'''
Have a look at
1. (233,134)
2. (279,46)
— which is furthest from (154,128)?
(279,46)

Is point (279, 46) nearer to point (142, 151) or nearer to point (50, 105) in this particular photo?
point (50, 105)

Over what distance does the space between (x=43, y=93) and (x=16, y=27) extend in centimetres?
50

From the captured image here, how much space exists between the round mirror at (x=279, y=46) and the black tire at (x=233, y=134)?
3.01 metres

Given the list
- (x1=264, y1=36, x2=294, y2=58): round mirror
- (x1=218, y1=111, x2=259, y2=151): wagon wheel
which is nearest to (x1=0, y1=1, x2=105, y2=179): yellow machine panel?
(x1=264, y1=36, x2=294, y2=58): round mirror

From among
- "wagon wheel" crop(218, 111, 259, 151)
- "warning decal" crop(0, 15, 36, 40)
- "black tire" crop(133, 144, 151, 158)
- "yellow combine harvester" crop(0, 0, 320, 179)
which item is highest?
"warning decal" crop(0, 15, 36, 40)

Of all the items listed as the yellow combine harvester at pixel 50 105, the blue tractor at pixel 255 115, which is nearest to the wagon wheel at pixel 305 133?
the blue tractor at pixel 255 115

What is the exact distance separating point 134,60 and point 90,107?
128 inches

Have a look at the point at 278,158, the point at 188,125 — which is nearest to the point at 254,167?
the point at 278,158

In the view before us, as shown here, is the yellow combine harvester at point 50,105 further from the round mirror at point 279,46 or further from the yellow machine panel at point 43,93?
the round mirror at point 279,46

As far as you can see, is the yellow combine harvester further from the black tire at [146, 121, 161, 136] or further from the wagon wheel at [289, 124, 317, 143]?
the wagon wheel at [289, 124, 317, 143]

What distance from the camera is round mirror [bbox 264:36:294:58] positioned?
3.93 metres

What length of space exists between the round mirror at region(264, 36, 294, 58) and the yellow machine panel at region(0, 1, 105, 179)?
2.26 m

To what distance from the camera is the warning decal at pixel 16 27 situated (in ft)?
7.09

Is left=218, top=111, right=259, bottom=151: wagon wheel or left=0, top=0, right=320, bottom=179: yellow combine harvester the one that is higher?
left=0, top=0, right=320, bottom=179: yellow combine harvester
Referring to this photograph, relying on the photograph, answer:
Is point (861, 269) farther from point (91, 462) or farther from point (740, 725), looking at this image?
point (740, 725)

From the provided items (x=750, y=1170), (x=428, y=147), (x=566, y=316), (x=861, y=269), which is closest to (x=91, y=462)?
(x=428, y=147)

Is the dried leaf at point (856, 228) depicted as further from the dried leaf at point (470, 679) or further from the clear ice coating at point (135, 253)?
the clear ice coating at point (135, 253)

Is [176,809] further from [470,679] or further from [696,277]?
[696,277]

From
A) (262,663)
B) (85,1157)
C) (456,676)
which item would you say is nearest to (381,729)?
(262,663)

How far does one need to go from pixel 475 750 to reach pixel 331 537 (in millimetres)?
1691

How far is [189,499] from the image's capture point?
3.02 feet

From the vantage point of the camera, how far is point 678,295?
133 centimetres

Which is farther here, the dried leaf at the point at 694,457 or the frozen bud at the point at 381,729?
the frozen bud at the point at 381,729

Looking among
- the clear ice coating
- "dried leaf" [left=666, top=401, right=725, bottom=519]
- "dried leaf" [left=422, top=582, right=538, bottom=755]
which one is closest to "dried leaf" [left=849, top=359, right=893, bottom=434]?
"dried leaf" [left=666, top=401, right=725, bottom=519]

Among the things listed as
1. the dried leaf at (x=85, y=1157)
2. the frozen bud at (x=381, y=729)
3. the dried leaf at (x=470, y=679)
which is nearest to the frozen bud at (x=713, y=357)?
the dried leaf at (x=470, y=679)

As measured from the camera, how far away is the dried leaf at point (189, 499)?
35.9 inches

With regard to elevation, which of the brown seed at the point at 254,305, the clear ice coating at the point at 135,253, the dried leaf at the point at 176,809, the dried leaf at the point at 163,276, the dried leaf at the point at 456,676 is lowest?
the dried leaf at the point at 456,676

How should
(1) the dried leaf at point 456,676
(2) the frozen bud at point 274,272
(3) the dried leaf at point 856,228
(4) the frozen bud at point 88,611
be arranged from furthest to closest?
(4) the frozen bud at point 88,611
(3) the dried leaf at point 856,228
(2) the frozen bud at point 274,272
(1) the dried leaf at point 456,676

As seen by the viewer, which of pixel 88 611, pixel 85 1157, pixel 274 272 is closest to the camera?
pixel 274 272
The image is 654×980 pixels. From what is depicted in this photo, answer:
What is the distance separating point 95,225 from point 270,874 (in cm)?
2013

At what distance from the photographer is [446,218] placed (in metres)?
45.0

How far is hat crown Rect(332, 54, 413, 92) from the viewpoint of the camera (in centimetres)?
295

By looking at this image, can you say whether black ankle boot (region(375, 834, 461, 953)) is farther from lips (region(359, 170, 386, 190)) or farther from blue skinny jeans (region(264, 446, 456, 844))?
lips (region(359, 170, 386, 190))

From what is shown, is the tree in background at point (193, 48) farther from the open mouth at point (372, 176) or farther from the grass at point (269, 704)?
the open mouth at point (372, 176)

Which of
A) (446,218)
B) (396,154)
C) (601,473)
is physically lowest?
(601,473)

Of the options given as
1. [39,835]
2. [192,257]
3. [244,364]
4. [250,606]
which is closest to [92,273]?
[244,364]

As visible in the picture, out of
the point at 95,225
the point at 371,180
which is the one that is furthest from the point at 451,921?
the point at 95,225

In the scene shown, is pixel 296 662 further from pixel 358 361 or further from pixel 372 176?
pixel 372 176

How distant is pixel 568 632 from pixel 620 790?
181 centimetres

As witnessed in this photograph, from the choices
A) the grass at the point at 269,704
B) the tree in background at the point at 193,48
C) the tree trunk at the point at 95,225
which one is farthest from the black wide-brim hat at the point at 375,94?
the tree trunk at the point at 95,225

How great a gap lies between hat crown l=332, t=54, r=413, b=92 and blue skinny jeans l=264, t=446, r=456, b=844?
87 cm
'''
'''
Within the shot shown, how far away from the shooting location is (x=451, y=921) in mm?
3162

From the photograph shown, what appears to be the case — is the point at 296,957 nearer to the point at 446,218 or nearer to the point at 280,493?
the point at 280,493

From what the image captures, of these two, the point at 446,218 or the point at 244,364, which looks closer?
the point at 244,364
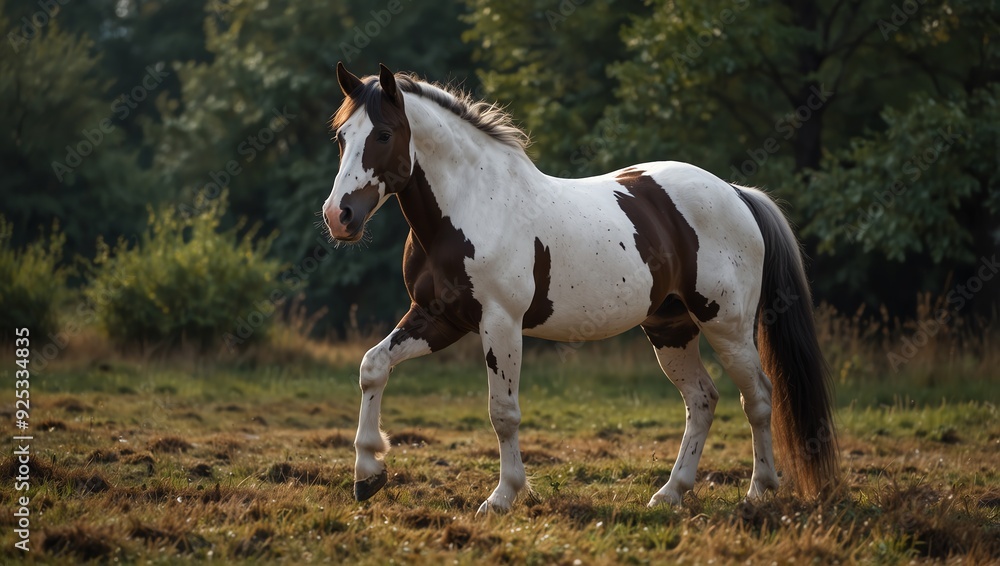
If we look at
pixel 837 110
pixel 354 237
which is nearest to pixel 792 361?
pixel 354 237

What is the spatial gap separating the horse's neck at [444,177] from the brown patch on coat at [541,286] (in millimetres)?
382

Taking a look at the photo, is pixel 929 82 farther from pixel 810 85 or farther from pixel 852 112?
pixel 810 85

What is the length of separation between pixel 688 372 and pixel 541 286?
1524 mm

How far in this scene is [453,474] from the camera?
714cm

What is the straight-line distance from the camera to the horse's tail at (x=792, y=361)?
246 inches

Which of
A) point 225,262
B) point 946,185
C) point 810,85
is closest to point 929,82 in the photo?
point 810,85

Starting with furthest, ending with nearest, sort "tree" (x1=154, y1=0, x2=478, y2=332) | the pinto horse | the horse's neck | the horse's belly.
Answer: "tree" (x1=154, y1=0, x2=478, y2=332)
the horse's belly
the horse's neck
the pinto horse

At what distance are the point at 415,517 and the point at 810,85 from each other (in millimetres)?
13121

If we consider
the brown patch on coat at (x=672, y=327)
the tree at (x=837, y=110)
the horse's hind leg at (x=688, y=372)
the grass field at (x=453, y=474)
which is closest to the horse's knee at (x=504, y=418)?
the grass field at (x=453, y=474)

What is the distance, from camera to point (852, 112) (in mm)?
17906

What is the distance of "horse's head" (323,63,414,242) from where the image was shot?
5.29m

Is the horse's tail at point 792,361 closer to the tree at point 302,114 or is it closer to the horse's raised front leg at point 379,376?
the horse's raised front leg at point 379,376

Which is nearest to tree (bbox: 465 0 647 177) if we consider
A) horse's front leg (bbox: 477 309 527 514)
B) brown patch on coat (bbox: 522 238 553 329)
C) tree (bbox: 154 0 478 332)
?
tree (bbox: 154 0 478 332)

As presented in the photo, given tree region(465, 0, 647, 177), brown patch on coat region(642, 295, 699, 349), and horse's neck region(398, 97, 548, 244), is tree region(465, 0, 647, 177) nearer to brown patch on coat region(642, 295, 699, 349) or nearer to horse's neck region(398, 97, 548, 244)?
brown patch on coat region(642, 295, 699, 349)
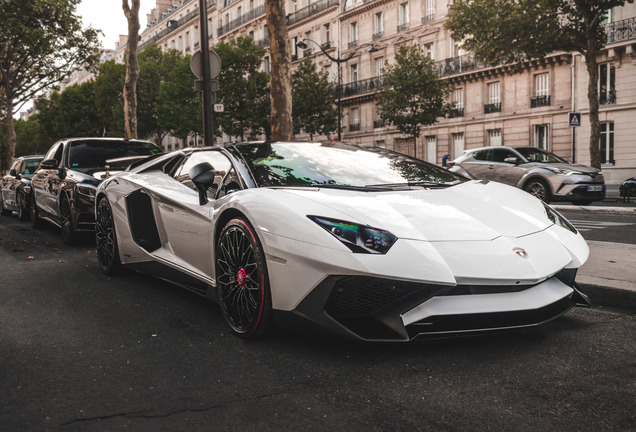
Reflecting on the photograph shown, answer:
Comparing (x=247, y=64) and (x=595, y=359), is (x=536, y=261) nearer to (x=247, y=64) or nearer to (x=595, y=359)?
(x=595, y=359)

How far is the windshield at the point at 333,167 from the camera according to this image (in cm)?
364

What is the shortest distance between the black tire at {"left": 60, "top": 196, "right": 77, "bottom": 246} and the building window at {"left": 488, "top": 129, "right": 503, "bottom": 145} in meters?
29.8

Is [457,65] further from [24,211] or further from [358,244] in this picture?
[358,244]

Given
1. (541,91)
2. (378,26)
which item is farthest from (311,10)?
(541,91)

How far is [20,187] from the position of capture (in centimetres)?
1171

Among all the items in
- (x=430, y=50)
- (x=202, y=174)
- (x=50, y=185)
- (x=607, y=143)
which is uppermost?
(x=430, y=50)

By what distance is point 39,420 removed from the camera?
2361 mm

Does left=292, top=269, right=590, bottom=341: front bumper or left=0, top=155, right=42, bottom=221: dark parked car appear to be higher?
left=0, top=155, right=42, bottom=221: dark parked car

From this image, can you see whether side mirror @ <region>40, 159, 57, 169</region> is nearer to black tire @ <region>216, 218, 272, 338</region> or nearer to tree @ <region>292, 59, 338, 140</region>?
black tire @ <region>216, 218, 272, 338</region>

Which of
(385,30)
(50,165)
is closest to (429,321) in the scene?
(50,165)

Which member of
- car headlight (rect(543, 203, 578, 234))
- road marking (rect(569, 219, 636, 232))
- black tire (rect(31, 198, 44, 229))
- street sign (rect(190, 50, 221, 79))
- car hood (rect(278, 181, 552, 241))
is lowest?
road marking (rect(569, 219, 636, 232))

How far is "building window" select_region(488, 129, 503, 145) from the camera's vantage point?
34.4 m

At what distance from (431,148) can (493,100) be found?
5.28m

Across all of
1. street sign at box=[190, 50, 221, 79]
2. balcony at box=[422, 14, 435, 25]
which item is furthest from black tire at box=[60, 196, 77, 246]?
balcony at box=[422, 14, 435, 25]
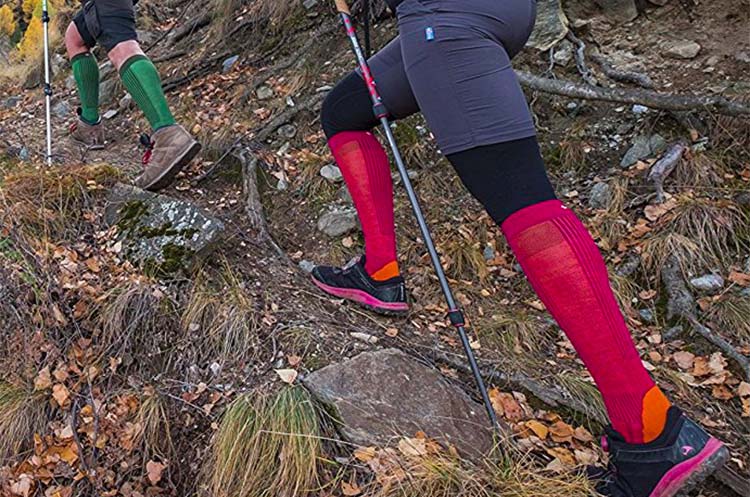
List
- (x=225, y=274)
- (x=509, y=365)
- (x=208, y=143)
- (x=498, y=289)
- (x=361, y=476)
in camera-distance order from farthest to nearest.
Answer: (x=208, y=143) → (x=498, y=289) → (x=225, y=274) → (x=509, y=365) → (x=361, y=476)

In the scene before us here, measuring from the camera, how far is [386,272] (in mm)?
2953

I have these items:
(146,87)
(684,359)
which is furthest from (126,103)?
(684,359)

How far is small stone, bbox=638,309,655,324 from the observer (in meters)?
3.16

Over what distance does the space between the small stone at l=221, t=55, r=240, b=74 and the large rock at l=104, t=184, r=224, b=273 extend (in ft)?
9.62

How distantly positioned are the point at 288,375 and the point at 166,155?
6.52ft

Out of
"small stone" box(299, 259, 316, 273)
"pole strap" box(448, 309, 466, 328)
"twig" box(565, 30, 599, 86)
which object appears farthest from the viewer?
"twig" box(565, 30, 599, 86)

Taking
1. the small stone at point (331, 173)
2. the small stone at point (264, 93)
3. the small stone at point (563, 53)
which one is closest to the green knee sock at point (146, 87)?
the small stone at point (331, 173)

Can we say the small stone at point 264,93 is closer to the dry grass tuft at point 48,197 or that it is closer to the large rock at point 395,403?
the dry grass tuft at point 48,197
'''
# Short exercise
Please gather every line above that contains the word "lips".

# The output
By looking at this image, can you say whether black ankle boot (region(375, 834, 461, 953)) is farther from lips (region(359, 170, 386, 190)) or farther from blue skinny jeans (region(264, 446, 456, 844))?
lips (region(359, 170, 386, 190))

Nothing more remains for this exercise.